Jordi Savall a accordé à Commune un entretien à l’issue d’une répétition de l’Oratorio de Noël de Bach donné au Capitole de Toulouse. Le grand maître de musique catalan dit sa foi en la musique et sa colère contre toutes les formes de violences. Mais, affirme-t-il avec conviction, la musique a le pouvoir en nous élevant de nous rendre plus conscients et sans relâche combattifs. 

Commune : Le monde est confronté au défi climatique, à la montée des nationalismes et des totalitarismes.  L’Europe est devenue avec l’invasion de l’Ukraine une zone de guerre. Partout les violences s’exacerbent. Que peut, que doit la musique ?

Jordi Savall : La musique est un des plus beaux liens entre les personnes, entre les peuples. Ecouter la musique est une source de bien être, de paix. Apprendre la musique à l’école est une éducation extraordinaire. C’est un langage fondamental pour l’être humain.

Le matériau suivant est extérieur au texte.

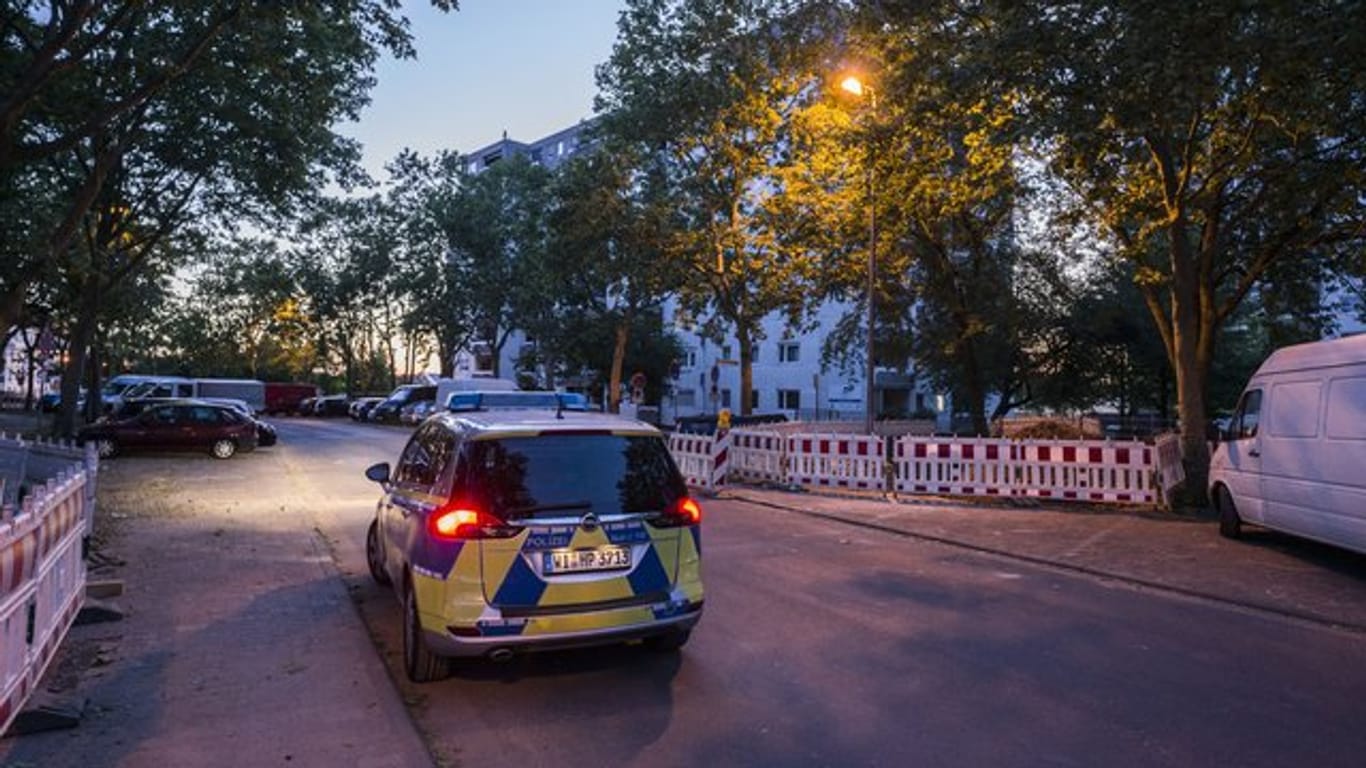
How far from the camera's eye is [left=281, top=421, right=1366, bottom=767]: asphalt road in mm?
4484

La musique ne peut pas arrêter les guerres. Elle n’a pas de pouvoir politique. Mais elle peut permettre plus d’empathie, une prise de conscience de la nécessité d’agir pour changer les choses. Bach comme Mozart, comme Beethoven et tant d’autres compositeurs élève l’art de la musique à un niveau spirituel supérieur. Elle permet de nourrir l’esprit à travers la beauté et l’émotion.

Commune : Dans le Chœur de la première cantate de cet Oratorio, on nous exhorte à ne pas avoir peur. Jordi Savall, avez-vous peur, ou au contraire confiance ?

Jordi Savall : Quand on voit comment les choses se passent aujourd’hui, on a des raisons d’avoir peur. Mais je suis surtout en colère que l’on détruise le monde dans lequel nous vivons. Que l’on persécute, que l’on viole. Que des enfants meurent de faim en Afrique, que l’on persécute des innocents. Je crois très profondément à la nécessité que l’humanité s’engage pour que notre planète soit un lieu où les gens vivent mieux. Il faut lutter sans cesse dans ce but.

Commune : Il y a quelques années vous disiez : « On est capable aujourd’hui de guérir des maladies, on est capable de s’occuper de la santé mais jamais on n’avait eu une telle déchéance, une telle souffrance de l’homme. » Est-ce que le scandale n’est pas là, dans l’écart entre cette possibilité humaine quasi infinie et l’horreur aussi infinie ?

Jordi Savall : Oui. Car les bénéfices de cette évolution fantastique touchent seulement une petite minorité. La plus grande partie de l’humanité vit dans la misère, dans la souffrance, à cause des inégalités, des persécutions, des guerres. Comment ne sommes-nous pas capables de partager nos richesses, nos moyens culturels, de partager nos capacités à rendre la vie meilleure, dont seule profite une part infime de l’humanité ?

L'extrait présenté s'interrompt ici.